Por exemplo: um “encontro” entre o matemático e professor universitário católico John Lennox, por um lado, e o zoólogo ateu Richard Dawkins, por outro lado — não teria nunca, jamais, como corolário, “o enriquecimento mútuo em um conflito dialógico de razões”: este encontro teria apenas como vantagem o possível esclarecimento dos espectadores que assistissem a esse “conflito dialógico de razões”.
Uma coisa é a coexistência, pacífica por natureza; outra coisa é o inclusivismo contra-natura.

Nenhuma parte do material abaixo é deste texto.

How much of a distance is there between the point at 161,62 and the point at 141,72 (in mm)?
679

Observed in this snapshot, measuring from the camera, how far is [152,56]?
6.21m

Esta mania da inclusividade radical é uma forma de expressão cultural de um relativismo doentio, porque pretende tornar sincréticos, e complementares, doutrinas e mundividências que se excluem radicalmente (basta lermos o Alcorão e o Novo Testamento, para vermos a diferença inconciliável); seria como pretendêssemos elaborar um sincretismo doutrinal entre o marxismo, por um lado, e o a escola austríaca de economia, por outro lado: uma impossibilidade objectiva. Mas, para o Anselmo Borges, provavelmente é possível o sincretismo ideológico entre Karl Marx e Ludwig Von Mises.
O que o Anselmo Borges pretende (Vanitas vanitatum et omnia Vanitas), com este inclusivismo radical, é que o vejam como um “Padre modernaço”, progressista, arejado, avesso a velharias e ao ranço da cultura antropológica, um homem de vistas largas que ambiciona que o povo o repudie e que a imprensa o elogie, liberal na mundividência — Fernando Pessoa escreveu: “para se ser liberal é preciso ser-se inimigo do povo, não ter contacto nenhum com a alma popular, nem a noção das noções instintivas que lhe são naturais e queridas” (“Do Sufrágio Político e da Opinião Pública”).